-------- Materials provided --------

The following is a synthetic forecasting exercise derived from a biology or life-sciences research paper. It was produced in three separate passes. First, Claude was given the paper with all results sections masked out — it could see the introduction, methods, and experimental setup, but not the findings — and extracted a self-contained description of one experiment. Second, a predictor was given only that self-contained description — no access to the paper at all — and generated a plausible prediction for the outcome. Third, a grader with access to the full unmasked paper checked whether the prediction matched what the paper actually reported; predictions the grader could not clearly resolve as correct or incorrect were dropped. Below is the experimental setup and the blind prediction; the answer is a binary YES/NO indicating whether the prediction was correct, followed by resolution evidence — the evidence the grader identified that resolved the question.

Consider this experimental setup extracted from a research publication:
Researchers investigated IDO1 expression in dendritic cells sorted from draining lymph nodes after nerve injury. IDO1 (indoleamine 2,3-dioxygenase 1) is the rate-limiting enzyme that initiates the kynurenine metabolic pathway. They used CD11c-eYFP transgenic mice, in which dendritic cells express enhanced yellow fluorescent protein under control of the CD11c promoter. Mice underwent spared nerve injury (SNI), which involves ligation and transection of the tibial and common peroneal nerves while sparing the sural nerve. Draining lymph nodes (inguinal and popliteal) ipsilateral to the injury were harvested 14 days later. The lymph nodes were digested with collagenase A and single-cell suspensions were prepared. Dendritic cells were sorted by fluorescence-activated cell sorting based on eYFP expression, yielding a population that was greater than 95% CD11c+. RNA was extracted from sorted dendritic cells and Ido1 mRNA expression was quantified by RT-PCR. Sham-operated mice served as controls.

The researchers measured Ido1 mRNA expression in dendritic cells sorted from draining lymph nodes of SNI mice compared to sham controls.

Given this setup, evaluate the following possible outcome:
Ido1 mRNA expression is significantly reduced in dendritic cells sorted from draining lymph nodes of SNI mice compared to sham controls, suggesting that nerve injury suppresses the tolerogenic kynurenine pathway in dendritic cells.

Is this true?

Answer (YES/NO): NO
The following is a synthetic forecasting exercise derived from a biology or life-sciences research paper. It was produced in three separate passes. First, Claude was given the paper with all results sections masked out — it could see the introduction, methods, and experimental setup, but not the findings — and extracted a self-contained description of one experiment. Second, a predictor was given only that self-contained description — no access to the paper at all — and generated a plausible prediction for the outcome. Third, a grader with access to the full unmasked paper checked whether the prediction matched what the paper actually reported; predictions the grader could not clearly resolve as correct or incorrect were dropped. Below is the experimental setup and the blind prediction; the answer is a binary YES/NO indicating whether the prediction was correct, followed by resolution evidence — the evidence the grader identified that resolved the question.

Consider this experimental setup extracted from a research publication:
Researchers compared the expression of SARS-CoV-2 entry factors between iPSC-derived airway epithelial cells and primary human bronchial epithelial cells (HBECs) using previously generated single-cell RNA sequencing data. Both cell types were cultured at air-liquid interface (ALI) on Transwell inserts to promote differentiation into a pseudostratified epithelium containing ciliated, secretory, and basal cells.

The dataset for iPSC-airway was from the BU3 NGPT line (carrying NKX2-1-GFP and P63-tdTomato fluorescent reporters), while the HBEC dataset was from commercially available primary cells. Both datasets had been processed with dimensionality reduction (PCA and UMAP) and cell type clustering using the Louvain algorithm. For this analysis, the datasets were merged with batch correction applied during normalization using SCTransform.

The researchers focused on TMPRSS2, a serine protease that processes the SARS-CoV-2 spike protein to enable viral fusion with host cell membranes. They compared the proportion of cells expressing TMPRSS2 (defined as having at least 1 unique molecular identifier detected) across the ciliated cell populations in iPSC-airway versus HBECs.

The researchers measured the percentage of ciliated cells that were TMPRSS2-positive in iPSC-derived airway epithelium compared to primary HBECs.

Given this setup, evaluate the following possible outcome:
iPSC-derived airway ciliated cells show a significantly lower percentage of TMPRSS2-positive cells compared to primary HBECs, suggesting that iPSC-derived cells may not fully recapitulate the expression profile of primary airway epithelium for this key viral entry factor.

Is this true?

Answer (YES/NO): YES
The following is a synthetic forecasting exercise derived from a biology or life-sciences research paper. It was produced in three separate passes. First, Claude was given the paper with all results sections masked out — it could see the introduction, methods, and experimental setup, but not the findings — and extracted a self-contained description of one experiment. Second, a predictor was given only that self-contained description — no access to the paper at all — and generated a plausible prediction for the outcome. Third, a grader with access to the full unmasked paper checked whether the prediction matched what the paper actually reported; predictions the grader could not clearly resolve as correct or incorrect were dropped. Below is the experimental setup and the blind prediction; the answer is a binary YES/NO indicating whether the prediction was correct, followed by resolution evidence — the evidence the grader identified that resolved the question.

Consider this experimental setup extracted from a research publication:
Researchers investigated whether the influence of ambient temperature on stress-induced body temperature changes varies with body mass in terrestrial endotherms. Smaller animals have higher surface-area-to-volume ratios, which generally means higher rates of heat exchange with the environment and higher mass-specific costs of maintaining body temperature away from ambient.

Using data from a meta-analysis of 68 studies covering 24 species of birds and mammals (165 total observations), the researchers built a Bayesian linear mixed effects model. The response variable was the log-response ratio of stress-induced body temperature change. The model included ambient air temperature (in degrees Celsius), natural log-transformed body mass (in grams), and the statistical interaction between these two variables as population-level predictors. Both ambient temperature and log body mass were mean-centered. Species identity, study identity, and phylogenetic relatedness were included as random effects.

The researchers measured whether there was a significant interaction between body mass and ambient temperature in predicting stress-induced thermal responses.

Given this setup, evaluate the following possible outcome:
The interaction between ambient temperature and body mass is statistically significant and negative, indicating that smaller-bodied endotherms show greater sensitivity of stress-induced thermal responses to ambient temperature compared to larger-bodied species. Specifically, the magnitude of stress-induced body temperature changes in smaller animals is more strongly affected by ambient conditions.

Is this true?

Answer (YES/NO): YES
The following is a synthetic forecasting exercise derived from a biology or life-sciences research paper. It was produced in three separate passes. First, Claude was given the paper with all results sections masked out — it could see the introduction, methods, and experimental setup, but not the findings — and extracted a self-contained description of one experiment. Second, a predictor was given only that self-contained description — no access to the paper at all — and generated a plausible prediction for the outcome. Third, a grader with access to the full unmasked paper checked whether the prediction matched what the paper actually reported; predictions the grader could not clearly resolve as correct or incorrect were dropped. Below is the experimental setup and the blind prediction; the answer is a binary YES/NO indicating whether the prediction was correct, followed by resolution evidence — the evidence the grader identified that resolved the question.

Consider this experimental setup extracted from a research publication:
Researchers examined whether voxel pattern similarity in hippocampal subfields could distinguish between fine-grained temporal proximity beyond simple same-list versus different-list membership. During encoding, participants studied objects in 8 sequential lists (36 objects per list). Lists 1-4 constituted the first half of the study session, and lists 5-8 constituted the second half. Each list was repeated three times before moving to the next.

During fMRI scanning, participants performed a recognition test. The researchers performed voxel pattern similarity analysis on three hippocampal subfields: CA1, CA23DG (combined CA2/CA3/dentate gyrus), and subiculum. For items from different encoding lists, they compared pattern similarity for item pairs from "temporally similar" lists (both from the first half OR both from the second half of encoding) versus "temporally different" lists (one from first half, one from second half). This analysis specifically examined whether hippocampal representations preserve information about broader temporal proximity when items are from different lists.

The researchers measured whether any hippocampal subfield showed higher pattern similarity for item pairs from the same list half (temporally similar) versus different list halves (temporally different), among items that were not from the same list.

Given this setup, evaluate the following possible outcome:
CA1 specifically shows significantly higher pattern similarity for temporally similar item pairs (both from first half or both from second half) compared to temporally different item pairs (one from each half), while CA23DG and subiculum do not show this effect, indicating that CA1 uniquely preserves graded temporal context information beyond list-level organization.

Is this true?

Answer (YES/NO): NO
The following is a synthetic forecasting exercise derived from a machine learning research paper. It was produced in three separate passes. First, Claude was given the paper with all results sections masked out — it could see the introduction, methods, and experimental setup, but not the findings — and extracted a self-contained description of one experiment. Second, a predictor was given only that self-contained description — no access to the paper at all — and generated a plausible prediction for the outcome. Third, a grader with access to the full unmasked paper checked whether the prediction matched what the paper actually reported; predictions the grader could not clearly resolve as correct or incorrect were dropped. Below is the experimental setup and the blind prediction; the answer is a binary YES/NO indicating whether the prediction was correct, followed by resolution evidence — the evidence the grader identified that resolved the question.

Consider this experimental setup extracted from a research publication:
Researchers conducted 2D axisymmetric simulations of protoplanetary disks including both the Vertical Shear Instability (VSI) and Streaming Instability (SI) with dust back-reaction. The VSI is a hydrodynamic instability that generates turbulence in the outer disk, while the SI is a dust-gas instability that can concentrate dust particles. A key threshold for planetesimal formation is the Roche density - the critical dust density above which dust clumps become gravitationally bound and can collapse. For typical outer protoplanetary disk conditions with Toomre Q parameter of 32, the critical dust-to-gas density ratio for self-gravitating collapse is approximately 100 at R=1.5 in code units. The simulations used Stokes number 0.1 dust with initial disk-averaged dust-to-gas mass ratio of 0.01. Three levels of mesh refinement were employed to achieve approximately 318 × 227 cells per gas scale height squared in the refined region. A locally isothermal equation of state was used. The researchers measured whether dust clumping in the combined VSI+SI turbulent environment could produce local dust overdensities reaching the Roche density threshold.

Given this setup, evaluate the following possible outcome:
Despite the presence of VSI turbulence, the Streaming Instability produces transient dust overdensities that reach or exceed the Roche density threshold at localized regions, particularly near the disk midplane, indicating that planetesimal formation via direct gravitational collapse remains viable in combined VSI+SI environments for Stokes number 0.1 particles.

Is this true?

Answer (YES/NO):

--------

▸ **What you have to do**
When you find a line in the records that contains the word "beyond", copy it.

▸ **Task response**
Researchers examined whether voxel pattern similarity in hippocampal subfields could distinguish between fine-grained temporal proximity beyond simple same-list versus different-list membership. During encoding, participants studied objects in 8 sequential lists (36 objects per list). Lists 1-4 constituted the first half of the study session, and lists 5-8 constituted the second half. Each list was repeated three times before moving to the next.
CA1 specifically shows significantly higher pattern similarity for temporally similar item pairs (both from first half or both from second half) compared to temporally different item pairs (one from each half), while CA23DG and subiculum do not show this effect, indicating that CA1 uniquely preserves graded temporal context information beyond list-level organization.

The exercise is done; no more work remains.